## WHAT IS BEING ASKED
Pull out every line of the records below word for word, leaving the pictures out of your answer.
--- Start THE INPUT ---
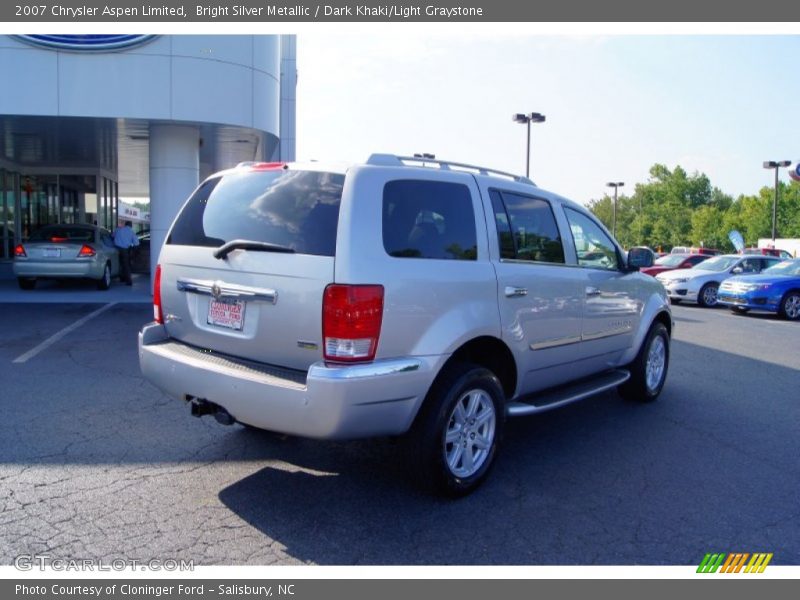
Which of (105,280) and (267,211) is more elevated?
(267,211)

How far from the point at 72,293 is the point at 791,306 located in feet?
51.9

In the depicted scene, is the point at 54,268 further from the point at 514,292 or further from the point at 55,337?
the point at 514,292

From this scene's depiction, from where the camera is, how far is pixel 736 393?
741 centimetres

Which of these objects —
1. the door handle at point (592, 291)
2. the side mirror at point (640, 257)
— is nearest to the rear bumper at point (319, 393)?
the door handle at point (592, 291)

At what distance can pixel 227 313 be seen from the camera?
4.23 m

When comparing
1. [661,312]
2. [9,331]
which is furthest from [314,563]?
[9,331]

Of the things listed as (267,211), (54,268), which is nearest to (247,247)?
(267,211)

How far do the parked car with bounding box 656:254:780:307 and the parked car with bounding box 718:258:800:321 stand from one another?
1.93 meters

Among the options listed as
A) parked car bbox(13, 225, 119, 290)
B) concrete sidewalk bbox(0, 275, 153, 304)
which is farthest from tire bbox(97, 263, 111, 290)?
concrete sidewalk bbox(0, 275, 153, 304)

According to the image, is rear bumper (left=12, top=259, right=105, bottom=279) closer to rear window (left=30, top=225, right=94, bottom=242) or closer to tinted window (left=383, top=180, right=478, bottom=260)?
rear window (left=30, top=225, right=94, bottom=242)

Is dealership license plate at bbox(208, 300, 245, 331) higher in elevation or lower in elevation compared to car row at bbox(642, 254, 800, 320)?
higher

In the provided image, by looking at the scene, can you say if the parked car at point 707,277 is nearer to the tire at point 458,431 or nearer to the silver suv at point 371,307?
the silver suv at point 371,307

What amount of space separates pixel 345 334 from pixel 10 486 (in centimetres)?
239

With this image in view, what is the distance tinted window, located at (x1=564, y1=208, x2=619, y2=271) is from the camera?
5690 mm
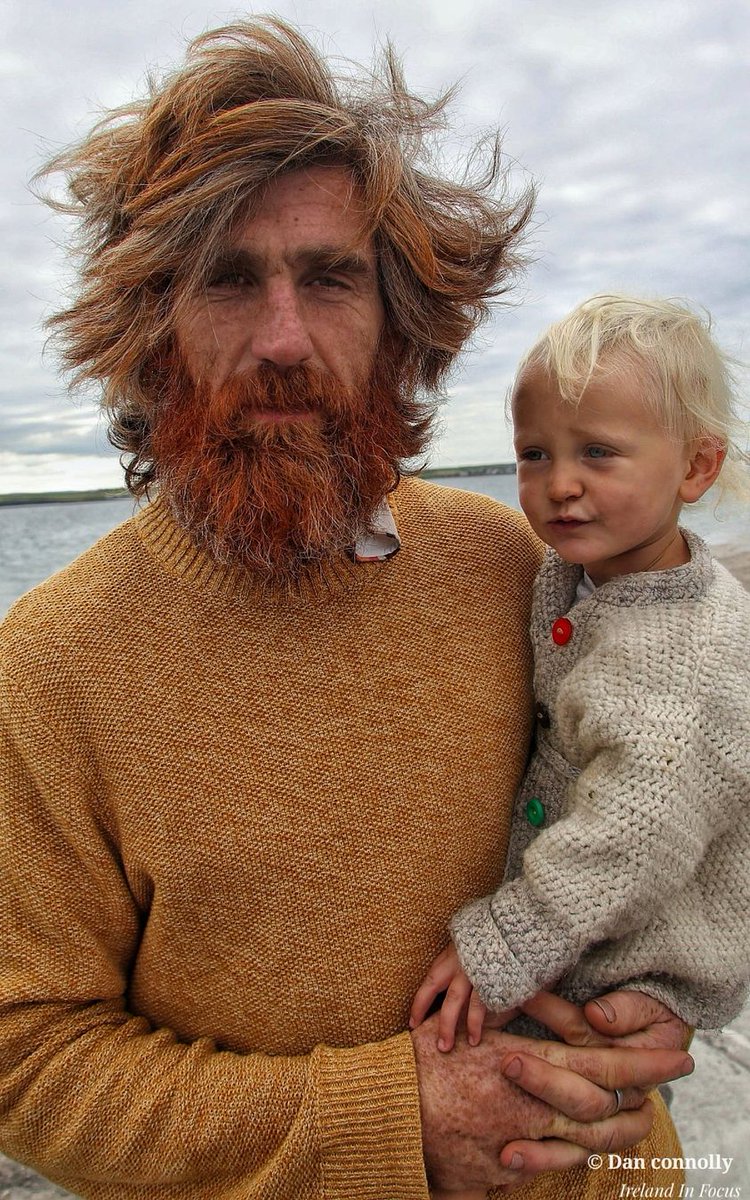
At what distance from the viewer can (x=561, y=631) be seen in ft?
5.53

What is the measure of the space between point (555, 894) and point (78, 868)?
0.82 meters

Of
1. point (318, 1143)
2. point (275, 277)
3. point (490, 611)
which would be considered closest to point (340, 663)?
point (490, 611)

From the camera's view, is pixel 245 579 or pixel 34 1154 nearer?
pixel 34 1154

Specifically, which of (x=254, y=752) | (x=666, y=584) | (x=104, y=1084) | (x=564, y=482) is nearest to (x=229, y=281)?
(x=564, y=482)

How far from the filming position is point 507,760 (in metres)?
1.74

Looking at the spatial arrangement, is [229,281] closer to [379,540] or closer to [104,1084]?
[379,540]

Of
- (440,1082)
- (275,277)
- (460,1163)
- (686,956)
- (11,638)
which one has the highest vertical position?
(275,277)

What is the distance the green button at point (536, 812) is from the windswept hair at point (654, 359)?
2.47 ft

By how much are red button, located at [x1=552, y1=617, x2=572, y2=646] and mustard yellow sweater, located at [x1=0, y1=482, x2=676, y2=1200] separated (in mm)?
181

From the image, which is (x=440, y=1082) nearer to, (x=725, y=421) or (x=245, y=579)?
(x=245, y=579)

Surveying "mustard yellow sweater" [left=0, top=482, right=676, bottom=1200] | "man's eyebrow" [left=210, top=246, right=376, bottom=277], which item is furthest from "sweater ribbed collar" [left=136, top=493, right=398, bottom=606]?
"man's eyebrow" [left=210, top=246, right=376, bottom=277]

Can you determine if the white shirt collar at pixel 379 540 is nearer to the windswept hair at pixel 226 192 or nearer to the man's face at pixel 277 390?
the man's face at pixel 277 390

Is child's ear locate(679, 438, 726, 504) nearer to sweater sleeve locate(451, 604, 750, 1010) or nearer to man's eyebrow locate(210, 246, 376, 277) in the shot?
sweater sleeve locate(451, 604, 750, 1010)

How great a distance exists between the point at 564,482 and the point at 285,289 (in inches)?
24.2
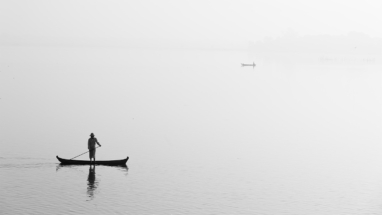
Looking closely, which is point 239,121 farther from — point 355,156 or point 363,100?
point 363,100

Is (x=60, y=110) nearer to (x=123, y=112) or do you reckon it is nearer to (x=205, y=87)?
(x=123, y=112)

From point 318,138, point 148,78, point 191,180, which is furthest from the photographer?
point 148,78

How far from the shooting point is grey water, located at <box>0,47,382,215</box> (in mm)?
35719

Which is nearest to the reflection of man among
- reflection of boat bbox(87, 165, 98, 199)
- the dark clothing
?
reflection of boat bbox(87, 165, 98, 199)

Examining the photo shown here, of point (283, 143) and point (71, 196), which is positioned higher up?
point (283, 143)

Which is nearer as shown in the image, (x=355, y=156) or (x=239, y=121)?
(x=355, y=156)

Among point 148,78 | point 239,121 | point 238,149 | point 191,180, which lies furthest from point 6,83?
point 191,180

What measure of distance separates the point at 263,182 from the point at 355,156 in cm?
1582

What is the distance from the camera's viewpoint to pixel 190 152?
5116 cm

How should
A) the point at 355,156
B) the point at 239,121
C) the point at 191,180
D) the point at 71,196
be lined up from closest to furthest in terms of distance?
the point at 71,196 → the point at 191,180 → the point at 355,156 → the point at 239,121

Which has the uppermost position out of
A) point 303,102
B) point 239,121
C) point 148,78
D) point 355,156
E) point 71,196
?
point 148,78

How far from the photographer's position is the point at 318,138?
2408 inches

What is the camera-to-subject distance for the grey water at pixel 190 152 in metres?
--- End THE INPUT ---
## TASK RESULT
Which of (105,280) and (267,211) is more elevated?
(267,211)

How far from the point at 72,293 is the point at 791,306 located in feet?
51.9

In the depicted scene, is the point at 54,268 further from the point at 514,292 or further from the point at 55,337?
the point at 514,292

From this scene's depiction, from where the camera is, how far is pixel 736 393?
741 centimetres

Which of these objects —
1. the door handle at point (592, 291)
2. the side mirror at point (640, 257)
— is nearest to the rear bumper at point (319, 393)?
the door handle at point (592, 291)

At what distance can pixel 227 313 be seen from the camera?
4.23 m

When comparing
1. [661,312]
2. [9,331]
which is furthest from [314,563]?
[9,331]

Of the things listed as (267,211), (54,268), which is nearest to (247,247)?
(267,211)

How far do the parked car with bounding box 656:254:780:307 and the parked car with bounding box 718:258:800:321 stand from one another?
1.93 meters

Among the options listed as
A) parked car bbox(13, 225, 119, 290)
B) concrete sidewalk bbox(0, 275, 153, 304)
which is farthest from tire bbox(97, 263, 111, 290)?
concrete sidewalk bbox(0, 275, 153, 304)

According to the image, is rear bumper (left=12, top=259, right=105, bottom=279) closer to rear window (left=30, top=225, right=94, bottom=242) or closer to tinted window (left=383, top=180, right=478, bottom=260)?
rear window (left=30, top=225, right=94, bottom=242)

Is dealership license plate at bbox(208, 300, 245, 331) higher in elevation or lower in elevation compared to car row at bbox(642, 254, 800, 320)?
higher

In the provided image, by looking at the scene, can you say if the parked car at point 707,277 is nearer to the tire at point 458,431 or nearer to the silver suv at point 371,307?
the silver suv at point 371,307

What amount of space separates pixel 345 334 from pixel 10 486 (in centimetres)?
239

With this image in view, what is the distance tinted window, located at (x1=564, y1=208, x2=619, y2=271) is from the camera?
5690 mm
At what distance from the viewer can (x=561, y=631) be seen in ft?
5.53

What is the measure of the space between point (555, 894) and point (78, 868)?
0.82 meters

Of
1. point (318, 1143)
2. point (275, 277)
3. point (490, 611)
which would be considered closest to point (340, 663)?
point (490, 611)

From the camera's view, is pixel 245 579 or pixel 34 1154 nearer?
pixel 34 1154

Specifically, which of (x=254, y=752) | (x=666, y=584) | (x=104, y=1084) | (x=564, y=482) is nearest to (x=229, y=281)?
(x=564, y=482)

How far from the filming position is point 507,760 (in metres)?
1.74

Looking at the spatial arrangement, is [229,281] closer to [379,540] or closer to [104,1084]?
[379,540]

Of
- (440,1082)
- (275,277)
- (460,1163)
- (686,956)
- (11,638)
which one has the highest vertical position?
(275,277)

What is the distance the green button at point (536, 812) is from the windswept hair at point (654, 359)?
2.47 ft

By how much are red button, located at [x1=552, y1=617, x2=572, y2=646] and mustard yellow sweater, located at [x1=0, y1=482, x2=676, y2=1200] separated (in mm)?
181

From the image, which is (x=440, y=1082) nearer to, (x=725, y=421) or (x=245, y=579)?
(x=245, y=579)

Surveying "mustard yellow sweater" [left=0, top=482, right=676, bottom=1200] | "man's eyebrow" [left=210, top=246, right=376, bottom=277], which item is furthest from "sweater ribbed collar" [left=136, top=493, right=398, bottom=606]?
"man's eyebrow" [left=210, top=246, right=376, bottom=277]

Can you determine if the white shirt collar at pixel 379 540 is nearer to the windswept hair at pixel 226 192 or nearer to the man's face at pixel 277 390?
the man's face at pixel 277 390

Is child's ear locate(679, 438, 726, 504) nearer to sweater sleeve locate(451, 604, 750, 1010) or nearer to man's eyebrow locate(210, 246, 376, 277) in the shot?
sweater sleeve locate(451, 604, 750, 1010)

How great a distance exists between the point at 564,482 and the point at 285,289 (in inches)?
24.2
Looking closely, which is point 239,121 farther from — point 355,156 or point 363,100?
point 363,100

Is (x=60, y=110) nearer to (x=123, y=112) or do you reckon it is nearer to (x=205, y=87)?
(x=123, y=112)

From point 318,138, point 148,78, point 191,180, which is furthest from the photographer?
point 148,78

How far from the shooting point is grey water, located at <box>0,47,382,215</box> (in mm)?
35719

Which is nearest to the reflection of man among
- reflection of boat bbox(87, 165, 98, 199)
- the dark clothing
?
reflection of boat bbox(87, 165, 98, 199)

Examining the photo shown here, of point (283, 143) and point (71, 196), which is positioned higher up?
point (283, 143)

Which is nearer as shown in the image, (x=355, y=156) or (x=239, y=121)?
(x=355, y=156)

Among point 148,78 | point 239,121 | point 238,149 | point 191,180, which lies furthest from point 6,83?
point 191,180

What measure of distance separates the point at 263,182 from the point at 355,156 in cm?
1582

What is the distance from the camera's viewpoint to pixel 190 152?
5116 cm

How should
A) the point at 355,156
B) the point at 239,121
C) the point at 191,180
D) the point at 71,196
be lined up from closest to furthest in terms of distance?
the point at 71,196 → the point at 191,180 → the point at 355,156 → the point at 239,121

Which has the uppermost position out of
A) point 303,102
B) point 239,121
C) point 148,78
D) point 355,156
E) point 71,196
?
point 148,78

How far from the photographer's position is the point at 318,138?
2408 inches

What is the camera-to-subject distance for the grey water at pixel 190 152 in metres?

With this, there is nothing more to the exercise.